I rowed over to SEAHAWK and had a chat about life in general then went back to RUBEN JANE. Following lunch, on a very low tide we headed out the channel for the last time. In the entrance to Mana Island there were some small overfalls but there was enough clearance for us. In glassy conditions we motored about 1/2 mile behind SANITY back to Vuda Point. They went to Denerau. As the trip progressed the sky became more and more threatening and a slight breeze of 3-4 knots got up from behind. Apart from two strikes which only gave momentary excitement, the trip was inauspicious. This may be the last trip that Susannah and Laura make on RUBEN JANE. Before John's sked I spoke to PERICON and MAKANI. PERICON have some mail for Susannah in Vila. I should meet them in Noumea.

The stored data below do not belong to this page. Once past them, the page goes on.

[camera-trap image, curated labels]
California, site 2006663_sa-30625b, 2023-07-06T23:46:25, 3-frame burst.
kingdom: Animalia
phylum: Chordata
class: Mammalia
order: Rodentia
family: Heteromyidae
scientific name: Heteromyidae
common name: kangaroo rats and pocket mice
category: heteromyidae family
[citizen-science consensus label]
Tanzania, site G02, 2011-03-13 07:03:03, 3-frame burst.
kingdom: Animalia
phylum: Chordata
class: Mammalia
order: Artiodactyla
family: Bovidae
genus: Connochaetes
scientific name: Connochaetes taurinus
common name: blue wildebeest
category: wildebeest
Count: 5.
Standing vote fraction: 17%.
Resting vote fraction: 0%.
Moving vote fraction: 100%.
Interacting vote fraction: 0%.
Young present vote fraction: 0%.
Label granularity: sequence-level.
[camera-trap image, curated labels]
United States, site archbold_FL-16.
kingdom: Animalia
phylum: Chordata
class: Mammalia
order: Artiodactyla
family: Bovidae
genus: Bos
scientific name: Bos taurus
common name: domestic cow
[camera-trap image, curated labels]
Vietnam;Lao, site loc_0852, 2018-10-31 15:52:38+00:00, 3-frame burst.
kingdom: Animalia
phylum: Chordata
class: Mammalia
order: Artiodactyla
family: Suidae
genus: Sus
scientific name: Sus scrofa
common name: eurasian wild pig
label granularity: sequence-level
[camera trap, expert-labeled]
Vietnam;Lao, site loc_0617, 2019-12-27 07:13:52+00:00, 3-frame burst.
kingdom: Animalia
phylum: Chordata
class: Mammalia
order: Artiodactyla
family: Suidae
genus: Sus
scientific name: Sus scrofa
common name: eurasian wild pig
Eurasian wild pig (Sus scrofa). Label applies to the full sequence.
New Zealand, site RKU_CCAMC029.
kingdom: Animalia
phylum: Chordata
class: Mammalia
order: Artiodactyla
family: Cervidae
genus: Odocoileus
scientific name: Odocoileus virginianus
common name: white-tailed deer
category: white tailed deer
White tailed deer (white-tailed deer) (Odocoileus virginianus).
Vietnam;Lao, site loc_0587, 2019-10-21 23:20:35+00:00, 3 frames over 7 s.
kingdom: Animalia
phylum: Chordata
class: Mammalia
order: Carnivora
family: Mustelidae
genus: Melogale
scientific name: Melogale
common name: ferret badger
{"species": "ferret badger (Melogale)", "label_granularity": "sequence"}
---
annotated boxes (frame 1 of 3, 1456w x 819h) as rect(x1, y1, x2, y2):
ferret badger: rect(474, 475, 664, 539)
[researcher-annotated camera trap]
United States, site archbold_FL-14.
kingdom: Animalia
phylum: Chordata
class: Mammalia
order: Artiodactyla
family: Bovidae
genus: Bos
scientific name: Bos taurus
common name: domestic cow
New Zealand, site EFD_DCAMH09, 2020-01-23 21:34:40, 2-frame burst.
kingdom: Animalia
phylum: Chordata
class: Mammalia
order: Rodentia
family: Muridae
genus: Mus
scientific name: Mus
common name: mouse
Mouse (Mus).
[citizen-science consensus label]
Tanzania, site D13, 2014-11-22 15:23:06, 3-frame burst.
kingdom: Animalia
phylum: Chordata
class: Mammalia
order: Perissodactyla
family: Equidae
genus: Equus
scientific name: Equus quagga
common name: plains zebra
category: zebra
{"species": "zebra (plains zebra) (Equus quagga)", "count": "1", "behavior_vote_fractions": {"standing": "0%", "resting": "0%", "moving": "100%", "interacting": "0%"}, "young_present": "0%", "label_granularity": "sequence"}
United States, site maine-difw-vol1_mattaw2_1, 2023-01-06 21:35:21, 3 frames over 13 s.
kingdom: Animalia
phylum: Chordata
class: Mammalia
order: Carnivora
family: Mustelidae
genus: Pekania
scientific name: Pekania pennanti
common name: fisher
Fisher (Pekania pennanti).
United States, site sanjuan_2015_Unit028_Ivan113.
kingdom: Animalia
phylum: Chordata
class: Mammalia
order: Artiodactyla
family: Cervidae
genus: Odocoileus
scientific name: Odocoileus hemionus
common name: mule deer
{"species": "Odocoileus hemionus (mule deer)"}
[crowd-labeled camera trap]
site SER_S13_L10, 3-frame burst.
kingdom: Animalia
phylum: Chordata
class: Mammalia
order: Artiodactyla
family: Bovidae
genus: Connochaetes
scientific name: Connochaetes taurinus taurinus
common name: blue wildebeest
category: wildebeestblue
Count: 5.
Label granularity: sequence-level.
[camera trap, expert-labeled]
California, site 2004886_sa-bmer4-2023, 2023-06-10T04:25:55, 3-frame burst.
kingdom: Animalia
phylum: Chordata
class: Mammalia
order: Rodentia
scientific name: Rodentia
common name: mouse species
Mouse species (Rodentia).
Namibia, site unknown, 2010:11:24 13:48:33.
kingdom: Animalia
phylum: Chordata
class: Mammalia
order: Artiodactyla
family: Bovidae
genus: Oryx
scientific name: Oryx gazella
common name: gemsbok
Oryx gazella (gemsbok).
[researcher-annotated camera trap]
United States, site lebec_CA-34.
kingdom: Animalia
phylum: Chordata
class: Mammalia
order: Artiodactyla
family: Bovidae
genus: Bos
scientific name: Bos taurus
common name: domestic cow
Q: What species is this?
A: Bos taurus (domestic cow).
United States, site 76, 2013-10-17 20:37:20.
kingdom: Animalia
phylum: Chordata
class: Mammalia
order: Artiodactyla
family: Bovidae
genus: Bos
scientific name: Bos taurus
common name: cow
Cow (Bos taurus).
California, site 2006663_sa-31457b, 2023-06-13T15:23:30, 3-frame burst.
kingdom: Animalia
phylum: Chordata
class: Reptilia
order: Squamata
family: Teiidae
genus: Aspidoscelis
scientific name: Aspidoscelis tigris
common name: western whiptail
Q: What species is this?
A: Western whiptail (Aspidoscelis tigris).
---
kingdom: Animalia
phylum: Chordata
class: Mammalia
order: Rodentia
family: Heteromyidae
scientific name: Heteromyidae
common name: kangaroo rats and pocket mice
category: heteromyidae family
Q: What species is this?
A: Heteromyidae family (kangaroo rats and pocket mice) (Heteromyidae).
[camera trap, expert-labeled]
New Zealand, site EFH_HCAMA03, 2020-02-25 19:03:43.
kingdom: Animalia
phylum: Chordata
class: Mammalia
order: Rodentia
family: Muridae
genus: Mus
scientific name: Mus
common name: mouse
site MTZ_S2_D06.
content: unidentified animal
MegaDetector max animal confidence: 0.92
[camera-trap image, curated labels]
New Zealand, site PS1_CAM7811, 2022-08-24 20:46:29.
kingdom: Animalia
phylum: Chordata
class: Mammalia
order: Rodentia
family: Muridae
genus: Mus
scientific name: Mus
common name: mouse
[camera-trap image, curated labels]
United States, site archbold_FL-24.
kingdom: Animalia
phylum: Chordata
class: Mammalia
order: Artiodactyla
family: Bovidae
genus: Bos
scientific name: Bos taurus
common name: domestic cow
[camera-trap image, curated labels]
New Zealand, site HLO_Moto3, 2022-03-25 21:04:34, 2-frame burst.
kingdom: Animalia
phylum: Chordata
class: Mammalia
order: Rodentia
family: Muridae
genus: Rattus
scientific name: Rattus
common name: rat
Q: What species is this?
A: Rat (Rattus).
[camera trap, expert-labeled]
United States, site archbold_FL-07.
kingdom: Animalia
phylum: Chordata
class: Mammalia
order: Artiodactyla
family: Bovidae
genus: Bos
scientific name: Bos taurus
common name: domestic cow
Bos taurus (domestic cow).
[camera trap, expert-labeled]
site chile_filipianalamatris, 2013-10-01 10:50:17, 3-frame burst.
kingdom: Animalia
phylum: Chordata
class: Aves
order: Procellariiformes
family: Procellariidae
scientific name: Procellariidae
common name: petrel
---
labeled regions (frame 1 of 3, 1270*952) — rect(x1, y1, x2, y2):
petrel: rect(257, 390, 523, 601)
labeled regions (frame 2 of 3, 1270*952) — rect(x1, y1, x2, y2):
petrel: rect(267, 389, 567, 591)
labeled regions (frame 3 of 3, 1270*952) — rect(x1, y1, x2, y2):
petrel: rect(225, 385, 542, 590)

Morning spent getting boat ready - refuelling, water and attaching cutter rig and tying anchor down etc. After lunch we caught a taxi to Nadi with Tony and Yvonne (7 including driver) to airport to pick up Corina, and Glenn Payne who are crewing to Noumea with me. Then a bus trip to Lautoka where I cleared out from customs and immigration. I had Corina's and Glenn's passports etc. with me so they wandered around Lautoka waiting for me. Got the tape deck repaired too. Then I had difficulty finding Corina and Glenn at the bus depot where I said I'd meet them. Here they were less than 3 hours in a strange place in a strange town in a strange country with no map, no money and no identification. I located them just after the last bus for Vuda Point had departed so we caught an adjacent one and were faced with a 2 km walk but were picked up by a van from First Landing (adjacent to the marina). There was a beautiful sunset tonight. We all went out to First Landing where we had the Yachties Special $9.90. The waitress had double ordered for an adjacent table so we helped her out with eating four more servings between us.